Single Sign-On (on-premise)
Single Sign-On requires additional configuration that must be performed by a member of your Information Technology department.
Single sign-on uses the Windows Active Directory to allow a user to by-pass the Login screen using their Windows credentials. When using single sign-on, it’s important to note the following:
- The user currently logged into Windows is the single sign-on user.
- SSO only works from a Windows computer that is logged into the same domain as the LobbyCentral web server.
Configuring Single Sign-On
Before making these changes, be sure that all users are logged out of LobbyCentral.
- Log into Service Center Web with an administrator account.
- Click Tools, Administration.
- In the left menu, click System Options.
- On the Settings tab, enable the box marked ‚Use Single Sign-On.
- Click Save.
Next, you must configure IIS on the web server to use Windows Authentication.
- Open IIS.
- Under Web Sites, expand the Default Web site.
- Right click serviceCenterWeb and choose Properties.
- Click the Directory Security tab.
- In Authentication and Access Control, click Edit.
- Uncheck ‚Enabled Anonymous Access‛
- Check Integrated Windows Authentication‛
- Click OK.
- Click OK to close the properties window.
- Close IIS.
Windows 2008 or Higher
- Open IIS.
- Open Sites and select Default Web site.
- Click serviceCenterWeb
- In the Features view, double-click Authentication.

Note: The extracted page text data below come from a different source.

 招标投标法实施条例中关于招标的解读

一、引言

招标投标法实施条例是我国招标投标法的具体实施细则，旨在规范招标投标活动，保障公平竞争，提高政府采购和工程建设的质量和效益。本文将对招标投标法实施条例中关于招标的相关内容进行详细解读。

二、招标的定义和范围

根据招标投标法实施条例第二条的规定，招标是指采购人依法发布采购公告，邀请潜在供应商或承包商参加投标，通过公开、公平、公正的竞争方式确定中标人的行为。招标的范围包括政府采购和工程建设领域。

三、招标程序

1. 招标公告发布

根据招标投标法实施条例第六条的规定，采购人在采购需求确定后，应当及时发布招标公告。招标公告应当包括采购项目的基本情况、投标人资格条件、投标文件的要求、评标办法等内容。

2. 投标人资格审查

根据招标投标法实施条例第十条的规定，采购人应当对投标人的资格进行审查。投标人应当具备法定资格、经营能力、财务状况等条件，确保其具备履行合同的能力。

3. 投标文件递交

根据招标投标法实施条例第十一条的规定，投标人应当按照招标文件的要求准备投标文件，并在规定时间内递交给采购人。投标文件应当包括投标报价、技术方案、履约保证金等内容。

- On the Authentication page, select Windows Authentication.
- In the Actions pane, click Enable.
- Select Anonymous Authentication.
- Click Disable.
- Save and close IIS.
IMPORTANT: The web server must be in the same domain as the user’s domain. Users must be allowed to access the web server. If not, they will be prompted for a Windows login when accessing the application.

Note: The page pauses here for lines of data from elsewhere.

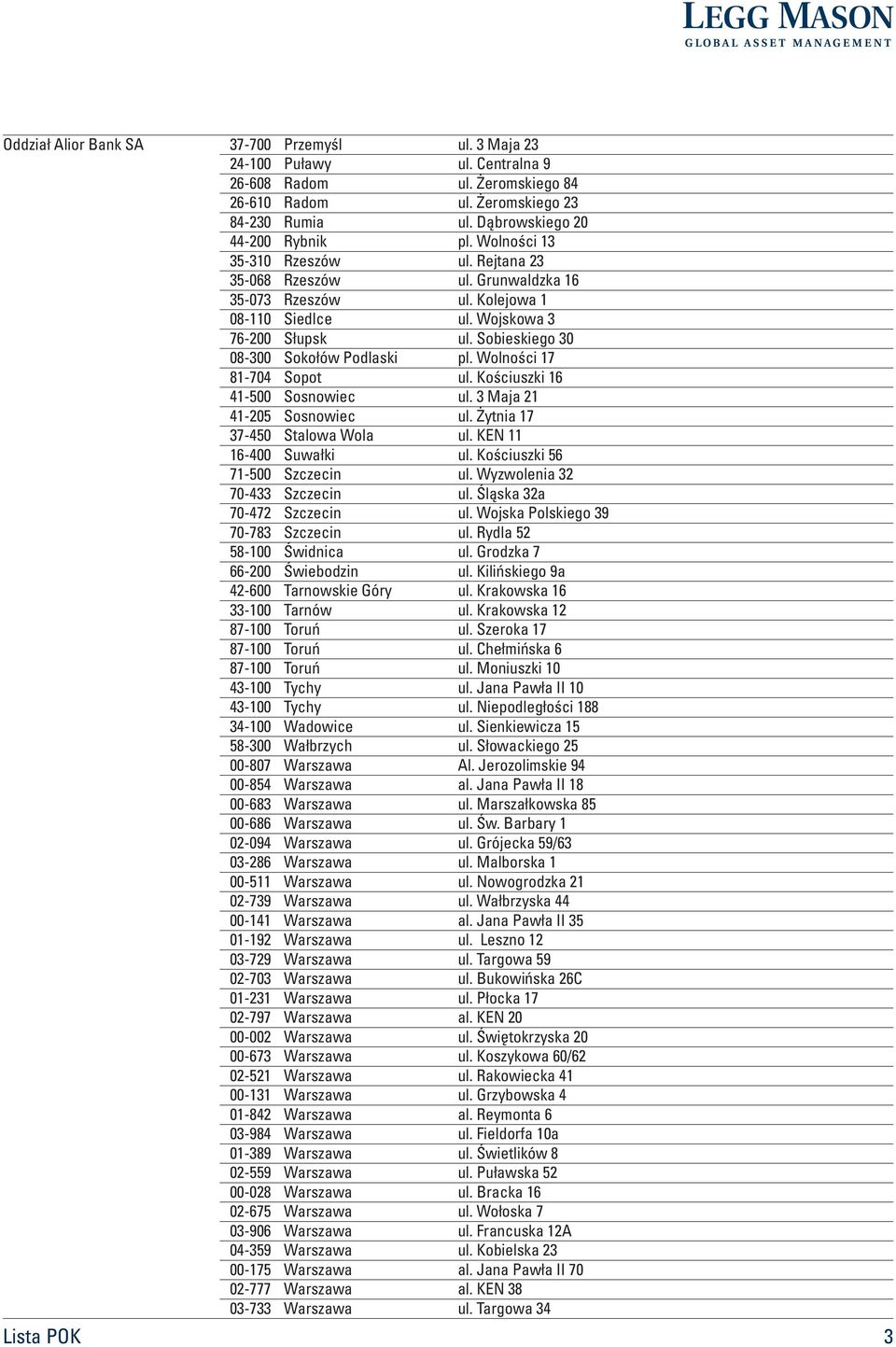 LEGG MASON
GLOBAL ASSET MANAGEMENT

| Oddział Alior Bank SA | 37-700 | Przemyśl | ul. 3 Maja 23 |
|---|---|---|---|
| | 24-100 | Puławy | ul. Centralna 9 |
| | 26-608 | Radom | ul. Żeromskiego 84 |
| | 26-610 | Radom | ul. Żeromskiego 23 |
| | 84-230 | Rumia | ul. Dąbrowskiego 20 |
| | 44-200 | Rybnik | pl. Wolności 13 |
| | 35-310 | Rzeszów | ul. Rejtana 23 |
| | 35-068 | Rzeszów | ul. Grunwaldzka 16 |
| | 35-073 | Rzeszów | ul. Kolejowa 1 |
| | 08-110 | Siedlce | ul. Wojskowa 3 |
| | 76-200 | Słupsk | ul. Sobieskiego 30 |
| | 08-300 | Sokołów Podlaski | pl. Wolności 17 |
| | 81-704 | Sopot | ul. Kościuszki 16 |
| | 41-500 | Sosnowiec | ul. 3 Maja 21 |
| | 41-205 | Sosnowiec | ul. Żytnia 17 |
| | 37-450 | Stalowa Wola | ul. KEN 11 |
| | 16-400 | Suwałki | ul. Kościuszki 56 |
| | 71-500 | Szczecin | ul. Wyzwolenia 32 |
| | 70-433 | Szczecin | ul. Śląska 32a |
| | 70-472 | Szczecin | ul. Wojska Polskiego 39 |
| | 70-783 | Szczecin | ul. Rydla 52 |
| | 58-100 | Świdnica | ul. Grodzka 7 |
| | 66-200 | Świebodzin | ul. Kilińskiego 9a |
| | 42-600 | Tarnowskie Góry | ul. Krakowska 16 |
| | 33-100 | Tarnów | ul. Krakowska 12 |
| | 87-100 | Toruń | ul. Szeroka 17 |
| | 87-100 | Toruń | ul. Chełmińska 6 |
| | 87-100 | Toruń | ul. Moniuszki 10 |
| | 43-100 | Tychy | ul. Jana Pawła II 10 |
| | 43-100 | Tychy | ul. Niepodległości 188 |
| | 34-100 | Wadowice | ul. Sienkiewicza 15 |
| | 58-300 | Wałbrzych | ul. Słowackiego 25 |
| | 00-807 | Warszawa | Al. Jerozolimskie 94 |
| | 00-854 | Warszawa | al. Jana Pawła II 18 |
| | 00-683 | Warszawa | ul. Marszałkowska 85 |
| | 00-686 | Warszawa | ul. Św. Barbary 1 |
| | 02-094 | Warszawa | ul. Grójecka 59/63 |
| | 03-286 | Warszawa | ul. Malborska 1 |
| | 00-511 | Warszawa | ul. Nowogrodzka 21 |
| | 02-739 | Warszawa | ul. Wałbrzyska 44 |
| | 00-141 | Warszawa | al. Jana Pawła II 35 |
| | 01-192 | Warszawa | ul. Leszno 12 |
| | 03-729 | Warszawa | ul. Targowa 59 |
| | 02-703 | Warszawa | ul. Bukowińska 26C |
| | 01-231 | Warszawa | ul. Płocka 17 |
| | 02-797 | Warszawa | al. KEN 20 |
| | 00-002 | Warszawa | ul. Świętokrzyska 20 |
| | 00-673 | Warszawa | ul. Koszykowa 60/62 |
| | 02-521 | Warszawa | ul. Rakowiecka 41 |
| | 00-131 | Warszawa | ul. Grzybowska 4 |
| | 01-842 | Warszawa | al. Reymonta 6 |
| | 03-984 | Warszawa | ul. Fieldorfa 10a |
| | 01-389 | Warszawa | ul. Świetlików 8 |
| | 02-559 | Warszawa | ul. Puławska 52 |
| | 00-028 | Warszawa | ul. Bracka 16 |
| | 02-675 | Warszawa | ul. Wołoska 7 |
| | 03-906 | Warszawa | ul. Francuska 12A |
| | 04-359 | Warszawa | ul. Kobielska 23 |
| | 00-175 | Warszawa | al. Jana Pawła II 70 |
| | 02-777 | Warszawa | al. KEN 38 |
| | 03-733 | Warszawa | ul. Targowa 34 |

Lista POK 3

Now that SSO has been enabled, you will need to configure each user account to add the user’s Window’s login:
- Go to User Management.
- Select a user from the list and click Modify.

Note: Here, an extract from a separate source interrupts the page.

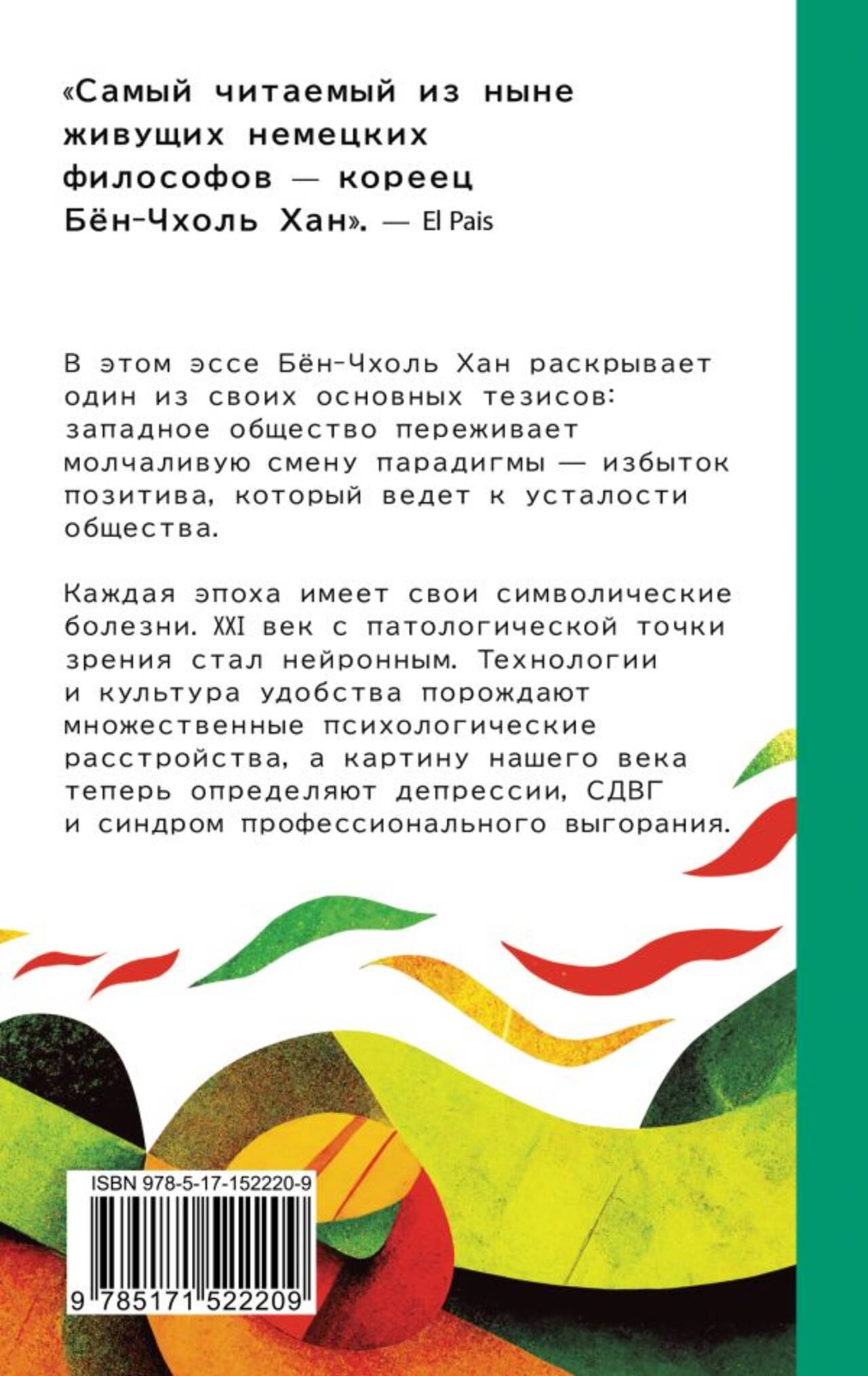 «Самый читаемый из ныне живущих немецких философов — кореец Бён-Чхоль Хан». — El Pais

В этом эссе Бён-Чхоль Хан раскрывает один из своих основных тезисов: западное общество переживает молчаливую смену парадигмы — избыток позитива, который ведет к усталости общества.

Каждая эпоха имеет свои символические болезни. XXI век с патологической точки зрения стал нейронным. Технологии и культура удобства порождают множественные психологические расстройства, а картину нашего века теперь определяют депрессии, СДВГ и синдром профессионального выгорания.

ISBN 978-5-17-152220-9

9 785171 522209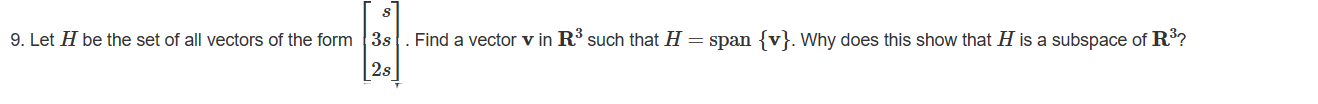 9. Let $H$ be the set of all vectors of the form $\begin{bmatrix} s \\ 3s \\ 2s \end{bmatrix}$. Find a vector $\mathbf{v}$ in $\mathbf{R}^3$ such that $H = \text{span}\ \{\mathbf{v}\}$. Why does this show that $H$ is a subspace of $\mathbf{R}^3$?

- In Windows Login, type in the user’s login with domain. For example: CORP\JSMITH
- Click Save.
Users should access Service Center Web as they have in the past. When the user accesses the page, it will detect their Windows login and authenticate it against LobbyCentral’s user database.
- If the Windows login is found, the user is taken directly to the Queue Monitoring page.
- If the Windows login is not found, the user will be taken to the Login page. From here the user can use a LobbyCentral Authentication to log in, or use another domain username and password.
When the user logs out of Service Center Web, they will be taken to the Login page. When the user wishes to log in, they will simply click the One Click Login button. The One Click Login will retrieve the current user’s login.
Logging In As A Different Domain User
If the user wishes to log into Service Center Web with an account other than the current Windows login, click the Logout link to go back to the Login page.
At the login page, type in the domain user’s name and password. If the Windows login is found and the password matches the domain user’s password, the user will be allowed to continue.